Milattan daha sonra birinci yüzyılın ortalarında kaleme alınan Bryson’ın Oikonomos Logos’u yani İslâm literatüründeki karşılığıyla tedbîru’l-menzili, Çeviri Hareketleri periyodunda Arapçaya kazandırılmıştı. Yepyeni nüshasının günümüze ulaşamadığı metin Arapça çevirisiyle gelmiş ve bu haliyle iktisattan aile bahislerine kadar İslam filozoflarına önemli bir etkide bulunmuştu. İbn Sînâ’nın, İbnü’l-Ekfânî’nin, Nasîrüddîn-i Tûsî’nin, Kınalızâde Ali Efendi’nin, İbn Miskeveyh’in ve daha kacının yapıtlarında Bryson’ın kitabına yapılan atıflar bunun en kıymetli göstergesiydi.

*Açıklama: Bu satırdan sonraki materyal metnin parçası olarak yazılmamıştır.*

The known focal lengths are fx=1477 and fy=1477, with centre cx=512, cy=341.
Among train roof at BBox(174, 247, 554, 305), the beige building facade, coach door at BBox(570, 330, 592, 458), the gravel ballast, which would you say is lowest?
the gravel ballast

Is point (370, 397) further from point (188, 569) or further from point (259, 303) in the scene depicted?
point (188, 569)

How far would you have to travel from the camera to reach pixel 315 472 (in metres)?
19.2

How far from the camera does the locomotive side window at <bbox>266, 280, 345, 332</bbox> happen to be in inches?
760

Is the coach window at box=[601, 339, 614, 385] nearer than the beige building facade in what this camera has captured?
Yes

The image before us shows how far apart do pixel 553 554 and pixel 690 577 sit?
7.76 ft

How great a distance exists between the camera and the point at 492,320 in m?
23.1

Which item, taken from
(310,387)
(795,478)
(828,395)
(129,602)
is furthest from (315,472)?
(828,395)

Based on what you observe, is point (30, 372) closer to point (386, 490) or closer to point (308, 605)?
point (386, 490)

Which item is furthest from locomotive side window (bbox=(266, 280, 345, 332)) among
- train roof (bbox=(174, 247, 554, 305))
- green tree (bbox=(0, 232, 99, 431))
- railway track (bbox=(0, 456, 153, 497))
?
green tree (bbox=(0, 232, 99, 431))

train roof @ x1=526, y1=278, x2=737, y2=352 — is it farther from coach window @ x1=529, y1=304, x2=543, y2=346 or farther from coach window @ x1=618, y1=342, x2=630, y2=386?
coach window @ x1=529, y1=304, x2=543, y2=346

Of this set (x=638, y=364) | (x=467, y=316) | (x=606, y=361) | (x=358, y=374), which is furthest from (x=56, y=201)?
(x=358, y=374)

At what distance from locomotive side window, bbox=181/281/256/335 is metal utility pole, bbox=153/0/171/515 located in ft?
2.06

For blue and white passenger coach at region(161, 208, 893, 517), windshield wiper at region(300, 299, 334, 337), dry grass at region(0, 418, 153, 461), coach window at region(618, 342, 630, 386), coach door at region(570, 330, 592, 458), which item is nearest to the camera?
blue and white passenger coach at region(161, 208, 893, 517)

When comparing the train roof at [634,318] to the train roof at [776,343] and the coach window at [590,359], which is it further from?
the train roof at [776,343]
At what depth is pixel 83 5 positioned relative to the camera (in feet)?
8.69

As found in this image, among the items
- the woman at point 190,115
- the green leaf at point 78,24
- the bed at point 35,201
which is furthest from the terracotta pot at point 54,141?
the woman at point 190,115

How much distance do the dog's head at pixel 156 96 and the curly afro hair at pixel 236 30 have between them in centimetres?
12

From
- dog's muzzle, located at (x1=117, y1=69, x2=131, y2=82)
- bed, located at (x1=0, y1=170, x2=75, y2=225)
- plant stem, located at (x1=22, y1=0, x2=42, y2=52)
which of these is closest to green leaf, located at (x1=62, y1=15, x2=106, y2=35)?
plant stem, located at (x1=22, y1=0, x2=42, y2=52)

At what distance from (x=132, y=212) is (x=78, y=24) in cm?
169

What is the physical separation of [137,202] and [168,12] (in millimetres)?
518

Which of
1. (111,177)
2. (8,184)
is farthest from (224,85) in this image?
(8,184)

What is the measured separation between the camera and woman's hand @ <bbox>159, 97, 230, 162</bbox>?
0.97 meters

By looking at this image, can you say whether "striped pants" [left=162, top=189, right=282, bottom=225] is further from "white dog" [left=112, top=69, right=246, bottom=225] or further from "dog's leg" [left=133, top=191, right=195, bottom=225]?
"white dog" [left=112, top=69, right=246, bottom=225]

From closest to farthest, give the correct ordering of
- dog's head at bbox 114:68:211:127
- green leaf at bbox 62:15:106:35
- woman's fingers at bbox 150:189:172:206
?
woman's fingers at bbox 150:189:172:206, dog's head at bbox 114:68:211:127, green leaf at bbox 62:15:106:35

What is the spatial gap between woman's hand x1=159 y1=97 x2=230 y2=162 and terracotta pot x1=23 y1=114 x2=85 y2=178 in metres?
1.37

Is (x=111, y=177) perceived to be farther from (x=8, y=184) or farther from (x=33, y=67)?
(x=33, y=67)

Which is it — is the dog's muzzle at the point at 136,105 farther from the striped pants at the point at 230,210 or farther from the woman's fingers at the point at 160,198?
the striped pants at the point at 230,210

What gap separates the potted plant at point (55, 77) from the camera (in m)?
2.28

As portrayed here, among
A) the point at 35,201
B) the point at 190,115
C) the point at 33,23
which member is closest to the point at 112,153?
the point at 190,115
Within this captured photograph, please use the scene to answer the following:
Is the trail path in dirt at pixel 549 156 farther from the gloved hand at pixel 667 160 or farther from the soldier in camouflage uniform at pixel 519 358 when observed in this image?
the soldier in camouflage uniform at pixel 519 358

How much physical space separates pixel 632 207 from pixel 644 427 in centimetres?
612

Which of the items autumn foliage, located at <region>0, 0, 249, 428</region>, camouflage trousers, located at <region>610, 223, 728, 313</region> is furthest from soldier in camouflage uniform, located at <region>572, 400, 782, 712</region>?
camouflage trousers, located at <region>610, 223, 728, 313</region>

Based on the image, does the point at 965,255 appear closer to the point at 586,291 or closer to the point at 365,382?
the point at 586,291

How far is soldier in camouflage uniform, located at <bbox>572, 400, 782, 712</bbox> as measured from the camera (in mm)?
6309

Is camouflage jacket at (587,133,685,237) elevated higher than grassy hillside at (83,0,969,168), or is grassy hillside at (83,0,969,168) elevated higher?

Warwick Üniversitesi’nde Greko-Arap ve klasik filoloji alanında profesör olan Simon Swain’in hacimli çalışması “Roma’dan İslam’a İktisat, Aile ve Toplum” Roma dünyasının zenginliği ile Orta Çağ İslamı içinde bu kitap aracılığıyla kurulan büyüleyici ve eşsiz köprüyü ortaya koyuyordu. Farklı bahis ve alt disiplinlere ilişkin çeşitli bilgi ve birikimle dolu olan Swain’in dehası, Bryson’ın bu metninden hareketle mevzuyu parlak bir biçimde aydınlatmıştı. bu biçimdesi bir kitabın tek bir kişi tarafınca ortaya çıkartılabilmesi için gerekli olan teşebbüs cüreti, sabırla işlenerek Simon Swain tarafınca literaçeşidinin fazlaca bedelli bir kesimi olarak ikram edilmişti. Swain, Bryson’ın metni üzerine çalışan birinci kişi değildi tahminen fakat açık bir biçimde söylemek gerekirse yapıtı, yazılan diğer aceleye getirilmiş yahut eksik metinler içinde en uygunuydu. Ezher’de bilinmeyen bir nüshayı sunması da kitabın en yepyeni taraflarından birini meydana getirmişti.

ÇABANIN SONUCU

bu biçimdesi değerli bir yapıtı Swain’e yazdıran birikimde ortasında bulunduğu entelektüel dünyanın da bunda hissesi olmuştu. Aristo’yu Arapça çevirisinden okuyan ve kendi inşasını yapan İbn Sînâ’nın sahip olduğu imkan üzere, Simon Swain de fazlaca sayıda doğu ve batı yapıtını kendi lisanına yapılmış çeviri metinlerden okumuştu. örneğin yapıtında çoğunlukla kullandığı Dimeşkî’nin“el-İşâre ilâ meâsini’t-ticâre” isimli yapıtı Albaraka Yayınları’nın çabasıyla Türkçeye yeni kazandırılmıştı ancak Swain onu okuyabileceği İngilizce çevirisine oldukçatan sahip olabilmişti. Yeni bir inşa için çeviri kaçınılmaz bir gereksinimdi. Bunun en büyük misalini yazımızın başında da tabir ettiğimiz üzere İbn Sînâlar, Fârâbîler, Kindîler göstermiş, çevirinin ehemmiyetini, bundan istifadeyle inşa ettikleri yeni dünyayla göstermişlerdi. Bu bakımdan çeviri faaliyetleri Türk entelektüel dünyası için de kaçınılmaz bir gereksinimdi. Milletlerin ortak malı olan bilgi, öbür topraklarda lakin çeviri yoluyla yeşertilebilirdi. Arı üzere çalışkan olması gereken Türk aydını, bir daha motamot arı üzere dışarıdan topladığı polen ve nektarlarla kalesinde kovanını balla doldurmalıydı. Bu noktada önemli bir hassasiyete sahip olan Albaraka Yayınları, entelektüel birikime kavuşulması yolunda değerli uğraşlar veriyordu ki “Roma’dan İslam’a İktisat Aile ve Toplum” bu uğraşın bir sonucu olmuştu.